Given data =
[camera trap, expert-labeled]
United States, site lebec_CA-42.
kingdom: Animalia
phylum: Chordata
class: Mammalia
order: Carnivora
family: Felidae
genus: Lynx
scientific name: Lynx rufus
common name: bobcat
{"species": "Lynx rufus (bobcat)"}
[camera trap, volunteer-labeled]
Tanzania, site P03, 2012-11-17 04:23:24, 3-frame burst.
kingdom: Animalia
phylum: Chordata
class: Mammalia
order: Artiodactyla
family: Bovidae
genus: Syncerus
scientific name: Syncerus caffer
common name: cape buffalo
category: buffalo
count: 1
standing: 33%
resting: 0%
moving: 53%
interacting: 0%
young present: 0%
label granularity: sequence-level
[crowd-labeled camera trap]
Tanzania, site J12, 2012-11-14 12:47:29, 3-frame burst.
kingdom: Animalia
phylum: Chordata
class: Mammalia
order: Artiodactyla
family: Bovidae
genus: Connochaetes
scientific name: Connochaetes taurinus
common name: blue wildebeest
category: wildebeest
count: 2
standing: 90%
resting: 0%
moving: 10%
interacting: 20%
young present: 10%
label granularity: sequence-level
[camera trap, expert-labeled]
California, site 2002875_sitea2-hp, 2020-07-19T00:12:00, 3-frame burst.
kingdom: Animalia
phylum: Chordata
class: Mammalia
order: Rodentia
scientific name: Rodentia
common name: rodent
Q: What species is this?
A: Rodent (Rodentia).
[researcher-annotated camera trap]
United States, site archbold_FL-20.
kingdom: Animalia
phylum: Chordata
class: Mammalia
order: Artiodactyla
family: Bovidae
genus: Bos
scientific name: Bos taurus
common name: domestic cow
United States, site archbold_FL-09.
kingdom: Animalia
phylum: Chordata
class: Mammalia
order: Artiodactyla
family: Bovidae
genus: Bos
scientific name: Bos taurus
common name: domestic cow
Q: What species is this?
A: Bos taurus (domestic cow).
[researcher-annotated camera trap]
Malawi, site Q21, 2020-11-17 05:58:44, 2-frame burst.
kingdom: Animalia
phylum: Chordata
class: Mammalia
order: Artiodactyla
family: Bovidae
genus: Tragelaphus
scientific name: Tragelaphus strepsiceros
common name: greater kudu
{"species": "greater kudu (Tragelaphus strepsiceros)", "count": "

Task = Transcribe exactly, and only, the lines from the one with "interacting: 0%" through the last line of the data.

Finished exercise =
interacting: 0%
young present: 0%
label granularity: sequence-level
[crowd-labeled camera trap]
Tanzania, site J12, 2012-11-14 12:47:29, 3-frame burst.
kingdom: Animalia
phylum: Chordata
class: Mammalia
order: Artiodactyla
family: Bovidae
genus: Connochaetes
scientific name: Connochaetes taurinus
common name: blue wildebeest
category: wildebeest
count: 2
standing: 90%
resting: 0%
moving: 10%
interacting: 20%
young present: 10%
label granularity: sequence-level
[camera trap, expert-labeled]
California, site 2002875_sitea2-hp, 2020-07-19T00:12:00, 3-frame burst.
kingdom: Animalia
phylum: Chordata
class: Mammalia
order: Rodentia
scientific name: Rodentia
common name: rodent
Q: What species is this?
A: Rodent (Rodentia).
[researcher-annotated camera trap]
United States, site archbold_FL-20.
kingdom: Animalia
phylum: Chordata
class: Mammalia
order: Artiodactyla
family: Bovidae
genus: Bos
scientific name: Bos taurus
common name: domestic cow
United States, site archbold_FL-09.
kingdom: Animalia
phylum: Chordata
class: Mammalia
order: Artiodactyla
family: Bovidae
genus: Bos
scientific name: Bos taurus
common name: domestic cow
Q: What species is this?
A: Bos taurus (domestic cow).
[researcher-annotated camera trap]
Malawi, site Q21, 2020-11-17 05:58:44, 2-frame burst.
kingdom: Animalia
phylum: Chordata
class: Mammalia
order: Artiodactyla
family: Bovidae
genus: Tragelaphus
scientific name: Tragelaphus strepsiceros
common name: greater kudu
{"species": "greater kudu (Tragelaphus strepsiceros)", "count": "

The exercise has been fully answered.